A guide on managing, organising, sharing and preserving research data

Questions You Should Ask Yourself

When considering the usage of an existing dataset (i.e. secondary data), you should consider the following questions:

  • Is the data documentation good enough?
    Data that does not provide appropriate documentation could be missing essential information such as when, where, and how it was collected, as well as methods choices you may not be aware of and that could cause issues with your research.
  • Can the source of the data be trusted?
    If the documentation of the data is complete, you should be able to identify and evaluate its source and its possible biases.
  • Can the data actually support my research question?
    Sometimes, open data is not exactly what you need, and no amount of wrangling will give you that.
  • Is the dataset licence compatible with my goal?
    You may not be able to mix and match datasets for copyright reasons. Checking that they are shared under compatible open licences is necessary before doing any work with them. A CC0 or CC BY dataset is generally good, but more restrictive licences can cause problems.
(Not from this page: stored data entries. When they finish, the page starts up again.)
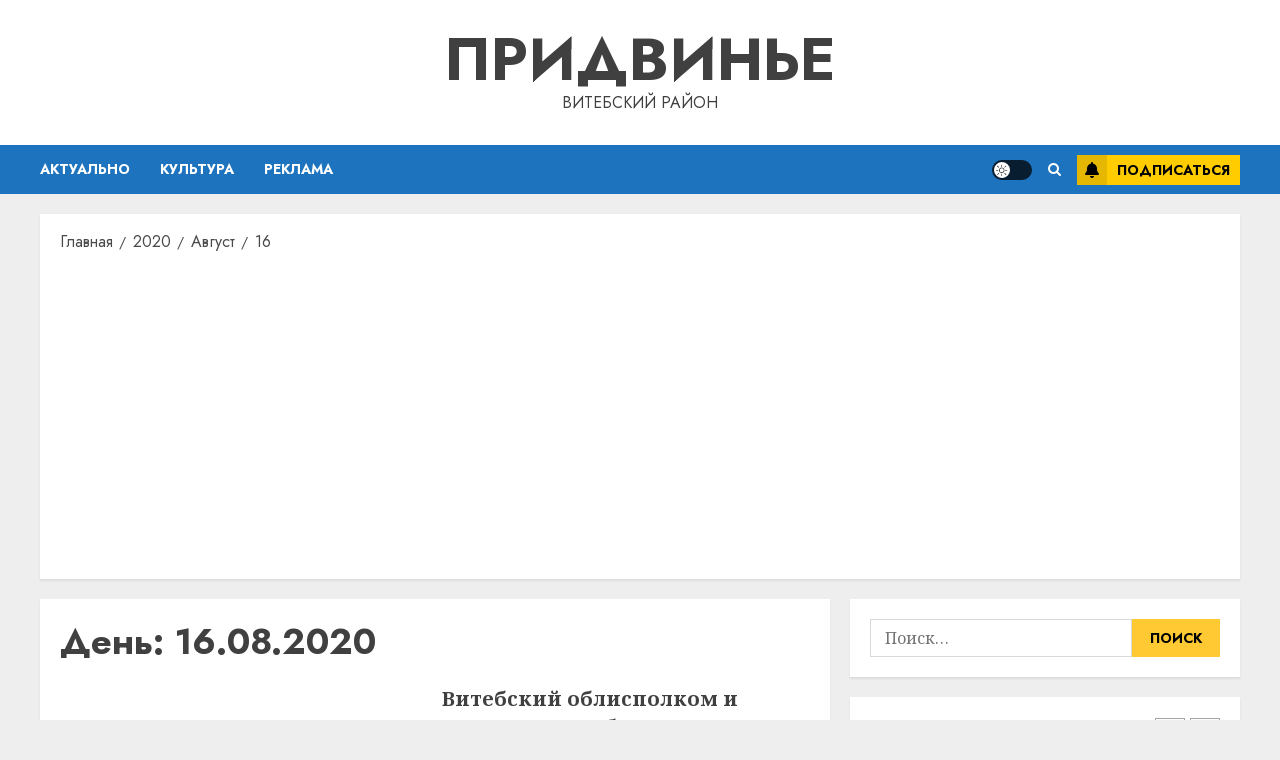

--- FILE ---
content_type: text/html; charset=utf-8
request_url: https://www.google.com/recaptcha/api2/aframe
body_size: 269
content:
<!DOCTYPE HTML><html><head><meta http-equiv="content-type" content="text/html; charset=UTF-8"></head><body><script nonce="BH149-syUQSIsNbSUSTbkQ">/** Anti-fraud and anti-abuse applications only. See google.com/recaptcha */ try{var clients={'sodar':'https://pagead2.googlesyndication.com/pagead/sodar?'};window.addEventListener("message",function(a){try{if(a.source===window.parent){var b=JSON.parse(a.data);var c=clients[b['id']];if(c){var d=document.createElement('img');d.src=c+b['params']+'&rc='+(localStorage.getItem("rc::a")?sessionStorage.getItem("rc::b"):"");window.document.body.appendChild(d);sessionStorage.setItem("rc::e",parseInt(sessionStorage.getItem("rc::e")||0)+1);localStorage.setItem("rc::h",'1763273035346');}}}catch(b){}});window.parent.postMessage("_grecaptcha_ready", "*");}catch(b){}</script></body></html>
The IHEID List of Databases

Your librarians are curating a Google Sheets list of databases you can use to search for open data. It is divided in several tabs:

  • Data Search Engines
  • Central and Development Bank Data
  • International Organisations
  • National Governments
  • Microdata
  • Digital Archives
  • Other Data
  • Subscriptions (these require an access you can request from our institution)
  • APIs

You can consult it here. If you have comments or suggestions for additional databases, please contact the Library.

Data Collection Through APIs

Application Programming Interfaces (APIs) are a way to access databases and systems using various tools to perform specific searches not necessarily implemented in an open data portal. Some interesting APIs are listed in our "List of databases" above.

If you are interested in social media data collection, check "APIs for social scientists: A collaborative review".